§ **TASKS AND EXERCISES**:
(1) Reproduce the passage of the exponential function page starting at "# Real Analysis/Exponential" and ending at "some tedious computations!)", substituting "real numbers" for "reals".
(2) Carry on the exponential function page from its final sentence.

# Real Analysis/Exponential Function

 Real Analysis Exponential Function

Our aim in this chapter is to formally define the very interesting exponential and logarithmic functions for all reals. Several authors approach this by defining the logarithm as an integral and the exponent as its inverse. We will, however, follow the reverse approach by constructing the exponential function of reals from that of rationals. (Unfortunately, in this chapter, the reader will have to bear with some tedious computations!)

We begin with construction of rational powers of arbitrary positive reals.

§ **RECORDED DATA**:
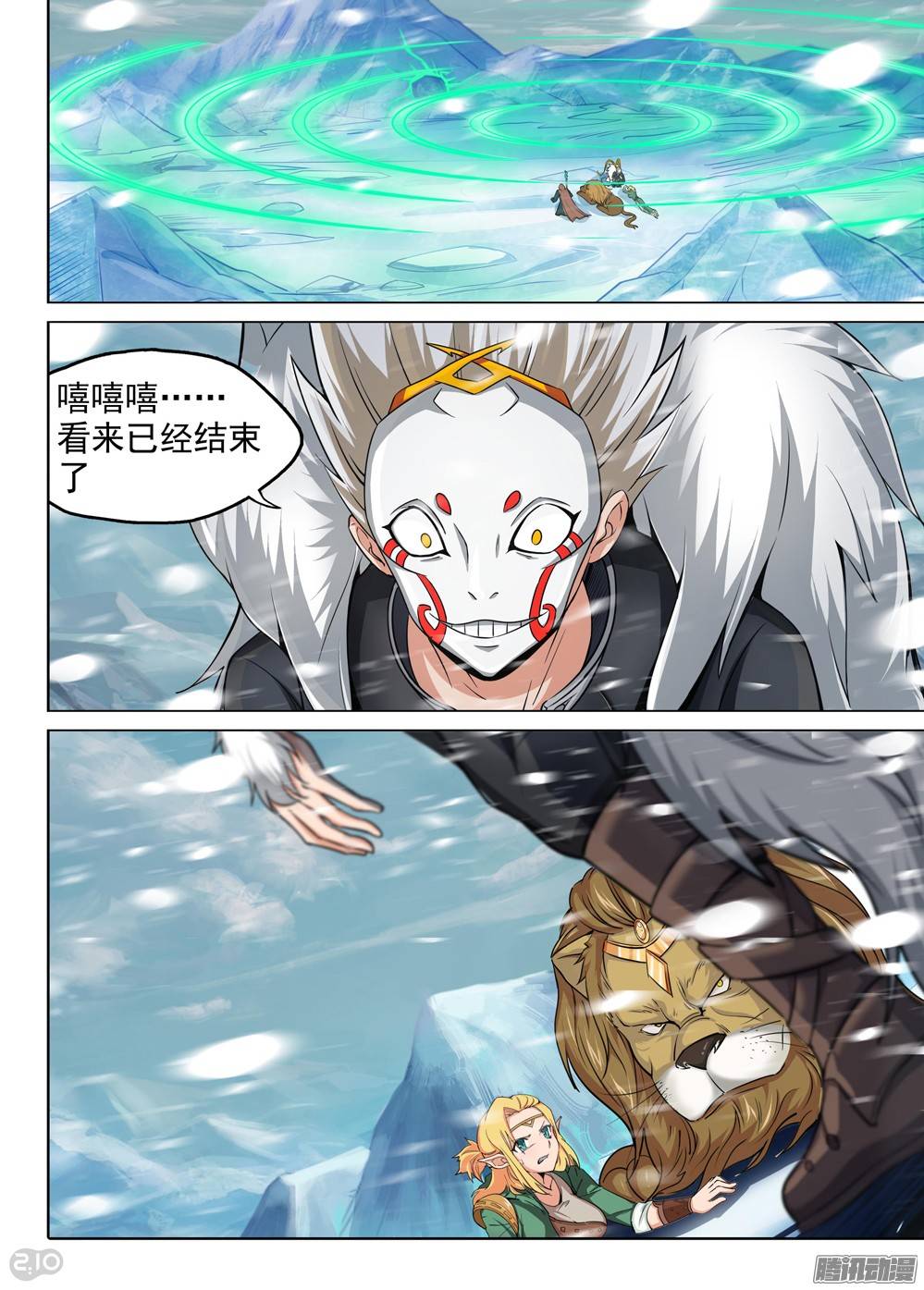 第232墓：没那么简单-第237话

§ **RESULTS FOR EACH TASK**:
(1)
# Real Analysis/Exponential Function

 Real Analysis Exponential Function

Our aim in this chapter is to formally define the very interesting exponential and logarithmic functions for all real numbers. Several authors approach this by defining the logarithm as an integral and the exponent as its inverse. We will, however, follow the reverse approach by constructing the exponential function of real numbers from that of rationals. (Unfortunately, in this chapter, the reader will have to bear with some tedious computations!)

(2)
## Construction of Rational Powers

We can now use what we know about continuity to construct rational powers of positive real numbers. We've already defined the integer powers; let's show they're continuous first.

### Continuity of x^n

• $f(x)=x^{0}=1$ is continuous.

Given $\epsilon >0$, $|f(x)-f(c)|=|1-1|=0<\epsilon$. So, $\forall \delta >0:|x-c|<\delta \implies |f(x)-f(c)|<\epsilon$.

• $f(x)=x$ is continuous.

Given $\epsilon >0$, let $\delta =\epsilon$. Then $|x-c|<\delta \implies |x-c|<\epsilon \implies |f(x)-f(c)|<\epsilon$ .

• $f(x)=x^{n}$ is continuous for all $n\in {\mathbb {N}}$ and all $x\in {\mathbb {R}}$.

We proceed by induction. We have already seen that $f(x)=x^{{1}}$ is continuous. Assuming $f(x)=x^{{n-1}}$ is continuous, we use the fact that continuity is preserved under algebraic operations to see that $xf(x)=x^{n}$ is continuous.

• $f(x)=x^{{-n}}$ is continuous for all $n\in {\mathbb {N}}$ and all $x\in {\mathbb {R}}\setminus {0}$.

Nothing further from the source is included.